**WHAT IS EXPECTED**
Copy out every line of these items word for word.

(Items in a dataset)
******
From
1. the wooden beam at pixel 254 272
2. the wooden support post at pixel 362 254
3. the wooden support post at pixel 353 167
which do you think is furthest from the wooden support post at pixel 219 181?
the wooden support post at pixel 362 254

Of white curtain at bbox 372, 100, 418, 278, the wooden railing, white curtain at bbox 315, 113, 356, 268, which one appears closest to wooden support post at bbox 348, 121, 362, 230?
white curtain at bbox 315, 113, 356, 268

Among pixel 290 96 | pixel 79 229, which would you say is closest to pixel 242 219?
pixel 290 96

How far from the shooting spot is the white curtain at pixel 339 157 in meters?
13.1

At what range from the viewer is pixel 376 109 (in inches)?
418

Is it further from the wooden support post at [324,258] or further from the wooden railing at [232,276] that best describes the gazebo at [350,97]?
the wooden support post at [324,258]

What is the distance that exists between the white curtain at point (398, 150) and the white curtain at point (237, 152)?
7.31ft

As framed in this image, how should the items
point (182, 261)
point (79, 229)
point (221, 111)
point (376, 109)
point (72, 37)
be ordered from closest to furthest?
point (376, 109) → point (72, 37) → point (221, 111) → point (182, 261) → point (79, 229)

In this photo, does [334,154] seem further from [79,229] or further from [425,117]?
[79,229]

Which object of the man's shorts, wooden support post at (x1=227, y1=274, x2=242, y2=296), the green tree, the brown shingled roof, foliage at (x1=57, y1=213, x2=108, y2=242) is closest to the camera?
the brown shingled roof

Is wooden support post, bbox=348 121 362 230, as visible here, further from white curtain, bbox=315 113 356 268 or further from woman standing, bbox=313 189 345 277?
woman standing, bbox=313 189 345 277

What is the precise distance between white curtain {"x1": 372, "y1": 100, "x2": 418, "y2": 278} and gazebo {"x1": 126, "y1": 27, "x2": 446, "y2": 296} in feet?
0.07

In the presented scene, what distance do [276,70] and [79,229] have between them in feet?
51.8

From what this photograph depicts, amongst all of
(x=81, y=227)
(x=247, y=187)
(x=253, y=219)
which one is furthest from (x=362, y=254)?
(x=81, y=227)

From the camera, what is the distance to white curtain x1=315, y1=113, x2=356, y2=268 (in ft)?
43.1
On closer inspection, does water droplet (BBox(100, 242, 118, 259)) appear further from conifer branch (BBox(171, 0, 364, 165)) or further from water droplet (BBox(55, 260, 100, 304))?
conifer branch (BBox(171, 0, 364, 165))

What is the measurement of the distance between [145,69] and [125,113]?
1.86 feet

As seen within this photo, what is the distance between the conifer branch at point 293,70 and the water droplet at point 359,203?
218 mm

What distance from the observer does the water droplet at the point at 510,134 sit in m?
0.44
******
**EXERCISE SOLUTION**
From
1. the wooden beam at pixel 254 272
2. the wooden support post at pixel 362 254
3. the wooden support post at pixel 353 167
which do you think is furthest from the wooden support post at pixel 219 181?
the wooden support post at pixel 362 254

Of white curtain at bbox 372, 100, 418, 278, the wooden railing, white curtain at bbox 315, 113, 356, 268, which one appears closest to wooden support post at bbox 348, 121, 362, 230?
white curtain at bbox 315, 113, 356, 268

Among pixel 290 96 | pixel 79 229, which would you say is closest to pixel 242 219?
pixel 290 96

How far from the shooting spot is the white curtain at pixel 339 157 in meters?
13.1

At what range from the viewer is pixel 376 109 (in inches)?
418

Is it further from the wooden support post at [324,258] or further from the wooden railing at [232,276] that best describes the gazebo at [350,97]?
the wooden support post at [324,258]

What is the distance that exists between the white curtain at point (398, 150) and the white curtain at point (237, 152)?
7.31ft

As framed in this image, how should the items
point (182, 261)
point (79, 229)
point (221, 111)
point (376, 109)
point (72, 37)
be ordered from closest to furthest?
point (376, 109) → point (72, 37) → point (221, 111) → point (182, 261) → point (79, 229)

In this photo, does [334,154] seem further from [79,229] or further from [425,117]?
[79,229]

Which object of the man's shorts, wooden support post at (x1=227, y1=274, x2=242, y2=296), the green tree, the brown shingled roof, foliage at (x1=57, y1=213, x2=108, y2=242) is closest to the camera?
the brown shingled roof

Is wooden support post, bbox=348 121 362 230, as visible here, further from white curtain, bbox=315 113 356 268 or further from woman standing, bbox=313 189 345 277?
woman standing, bbox=313 189 345 277

What is the precise distance between white curtain {"x1": 372, "y1": 100, "x2": 418, "y2": 278} and gazebo {"x1": 126, "y1": 27, "x2": 446, "y2": 296} in feet?
0.07

In the presented scene, what distance do [276,70] and [79,229] have between them in feet?
51.8

From what this photograph depicts, amongst all of
(x=81, y=227)
(x=247, y=187)
(x=253, y=219)
which one is furthest from (x=362, y=254)?
(x=81, y=227)

From the camera, what is the distance to white curtain x1=315, y1=113, x2=356, y2=268 (in ft)?
43.1
On closer inspection, does water droplet (BBox(100, 242, 118, 259)) appear further from conifer branch (BBox(171, 0, 364, 165)) or further from water droplet (BBox(55, 260, 100, 304))?
conifer branch (BBox(171, 0, 364, 165))

What is the measurement of the distance between [145,69] and [125,113]?
1.86 feet

As seen within this photo, what is the distance between the conifer branch at point 293,70 and the water droplet at point 359,203?
218 mm

What distance from the observer does the water droplet at the point at 510,134 sit in m?
0.44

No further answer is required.